> EXERCISE AIM
The response should be the lines of the data, starting at the first and ending at the one that contains "Graf vývoje cen 160GB pevných disků", copied without change.

> PROVIDED MATERIAL
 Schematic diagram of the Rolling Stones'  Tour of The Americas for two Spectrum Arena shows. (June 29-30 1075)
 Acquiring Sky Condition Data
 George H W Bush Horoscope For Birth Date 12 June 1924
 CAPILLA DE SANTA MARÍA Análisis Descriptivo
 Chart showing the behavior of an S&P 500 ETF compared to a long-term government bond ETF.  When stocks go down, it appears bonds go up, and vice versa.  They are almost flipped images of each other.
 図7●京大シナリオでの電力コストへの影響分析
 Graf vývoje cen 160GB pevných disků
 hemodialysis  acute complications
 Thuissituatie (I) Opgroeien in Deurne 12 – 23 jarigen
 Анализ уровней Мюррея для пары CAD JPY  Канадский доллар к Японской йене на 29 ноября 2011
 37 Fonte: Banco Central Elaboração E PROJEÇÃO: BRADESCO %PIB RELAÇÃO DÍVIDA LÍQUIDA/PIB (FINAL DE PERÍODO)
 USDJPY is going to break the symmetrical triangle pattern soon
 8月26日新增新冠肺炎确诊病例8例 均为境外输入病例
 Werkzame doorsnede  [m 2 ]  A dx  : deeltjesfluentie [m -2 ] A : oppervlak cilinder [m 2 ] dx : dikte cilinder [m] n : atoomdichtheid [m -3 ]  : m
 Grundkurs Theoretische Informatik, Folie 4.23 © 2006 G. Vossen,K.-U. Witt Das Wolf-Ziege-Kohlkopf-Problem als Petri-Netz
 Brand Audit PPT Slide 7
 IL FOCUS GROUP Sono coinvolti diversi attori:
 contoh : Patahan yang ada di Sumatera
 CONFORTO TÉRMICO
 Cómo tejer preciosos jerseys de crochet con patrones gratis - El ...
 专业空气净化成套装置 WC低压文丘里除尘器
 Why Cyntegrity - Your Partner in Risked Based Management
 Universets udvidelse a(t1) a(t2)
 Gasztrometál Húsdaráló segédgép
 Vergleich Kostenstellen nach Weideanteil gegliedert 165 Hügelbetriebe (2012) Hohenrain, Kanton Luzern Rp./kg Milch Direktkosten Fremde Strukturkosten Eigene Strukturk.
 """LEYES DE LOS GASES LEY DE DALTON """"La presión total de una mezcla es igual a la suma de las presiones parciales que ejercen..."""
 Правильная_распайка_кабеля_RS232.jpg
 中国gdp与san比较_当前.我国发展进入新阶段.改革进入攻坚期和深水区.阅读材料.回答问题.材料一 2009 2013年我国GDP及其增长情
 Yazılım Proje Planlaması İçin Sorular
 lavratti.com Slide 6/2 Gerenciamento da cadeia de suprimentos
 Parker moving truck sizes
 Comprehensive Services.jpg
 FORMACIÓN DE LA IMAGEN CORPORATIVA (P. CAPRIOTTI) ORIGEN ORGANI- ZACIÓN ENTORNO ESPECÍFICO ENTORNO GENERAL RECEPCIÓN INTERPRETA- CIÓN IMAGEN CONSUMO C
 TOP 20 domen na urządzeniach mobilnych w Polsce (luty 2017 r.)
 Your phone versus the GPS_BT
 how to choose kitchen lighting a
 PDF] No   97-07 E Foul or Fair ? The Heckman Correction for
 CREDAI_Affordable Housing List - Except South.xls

> ANSWER BOX
 Schematic diagram of the Rolling Stones'  Tour of The Americas for two Spectrum Arena shows. (June 29-30 1075)
 Acquiring Sky Condition Data
 George H W Bush Horoscope For Birth Date 12 June 1924
 CAPILLA DE SANTA MARÍA Análisis Descriptivo
 Chart showing the behavior of an S&P 500 ETF compared to a long-term government bond ETF.  When stocks go down, it appears bonds go up, and vice versa.  They are almost flipped images of each other.
 図7●京大シナリオでの電力コストへの影響分析
 Graf vývoje cen 160GB pevných disků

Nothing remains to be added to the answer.